**Data excerpts**
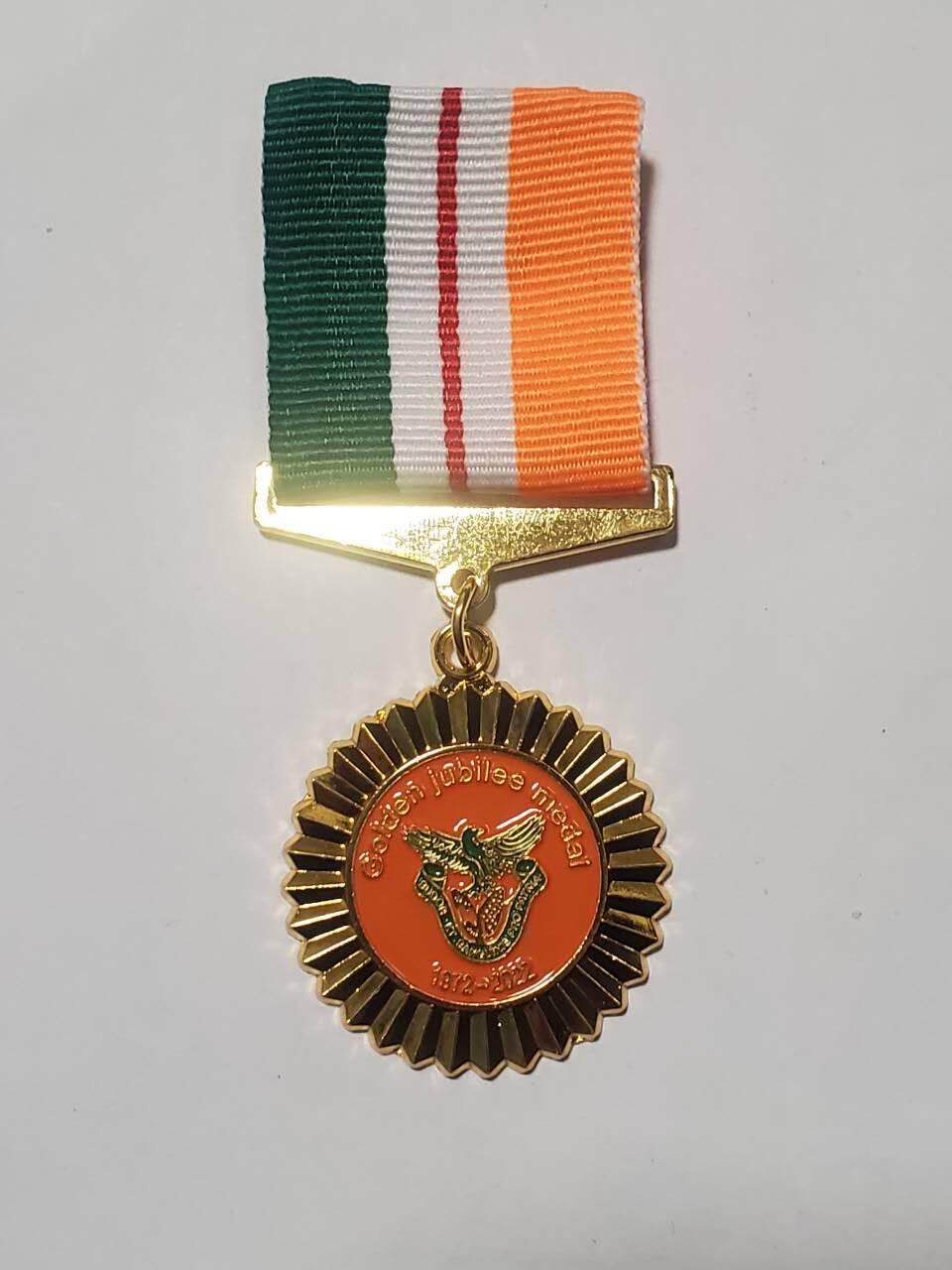 韵星假日拍卖第三十六期 -- Rimey Holidays Auction 36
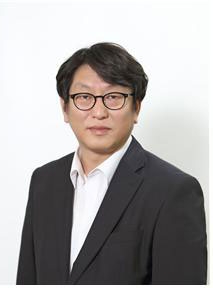 우형찬 서울시의원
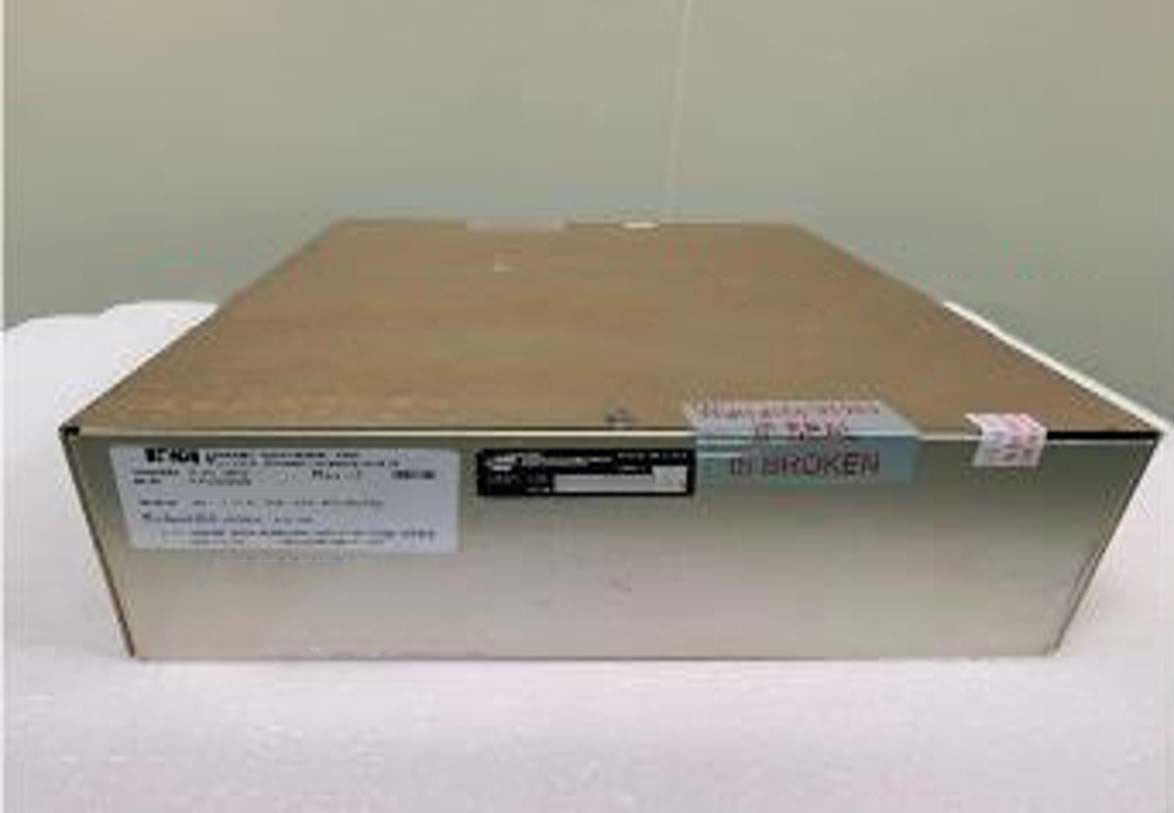 사진 사용됨 VARIAN Spare parts for E1000 판매용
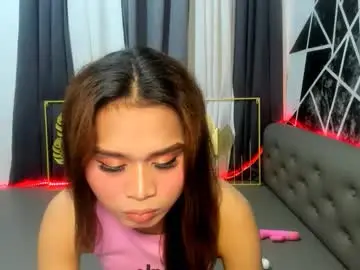 Chaturbate Watch Live Sex Cams of transbigcockselfsucker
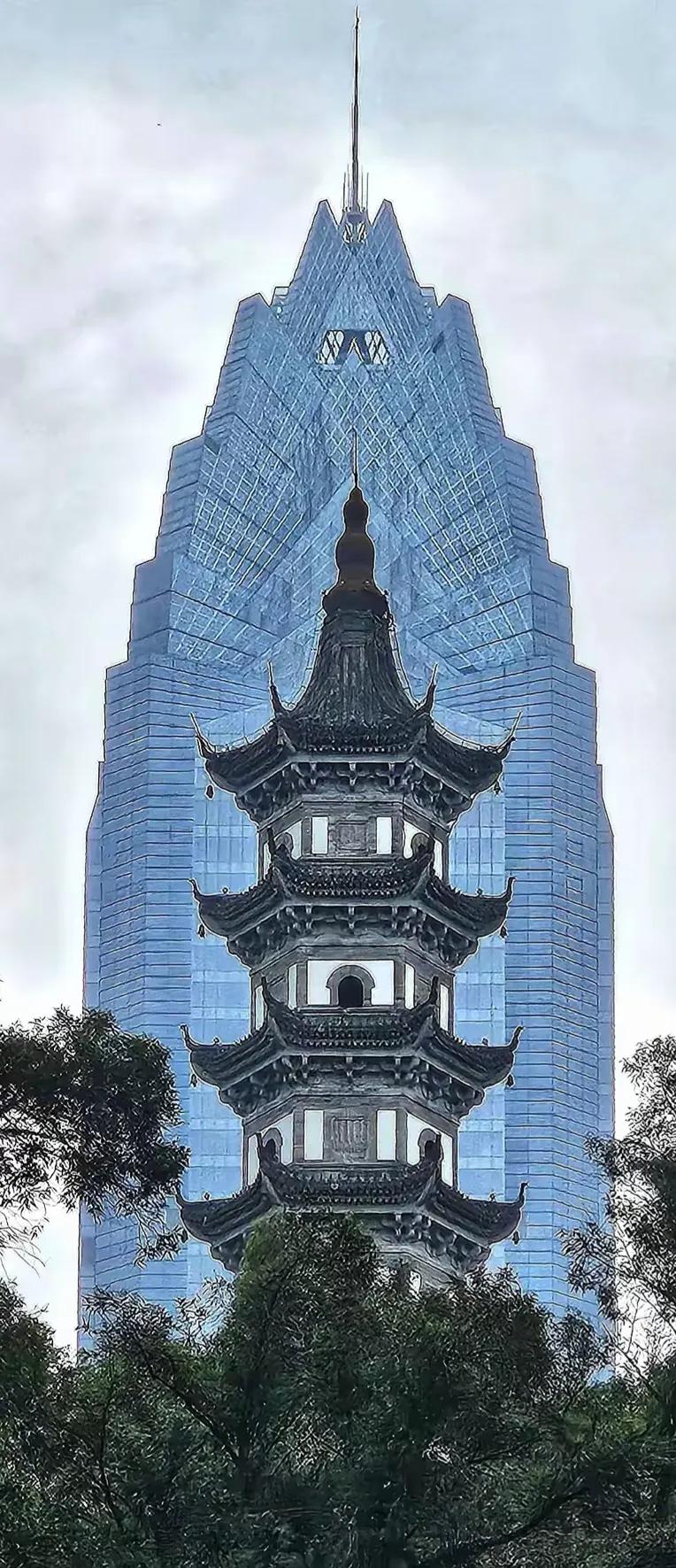 乌克兰在库尔斯克州的战术目标是为了进入别尔哥罗德州站稳脚跟，从而切断乌东俄军的补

**Assigned task**
Exactly as they stand, retype all the entries, but omit the pictures.

**Exercise solution**
 韵星假日拍卖第三十六期 -- Rimey Holidays Auction 36
 우형찬 서울시의원
 사진 사용됨 VARIAN Spare parts for E1000 판매용
 Chaturbate Watch Live Sex Cams of transbigcockselfsucker
 乌克兰在库尔斯克州的战术目标是为了进入别尔哥罗德州站稳脚跟，从而切断乌东俄军的补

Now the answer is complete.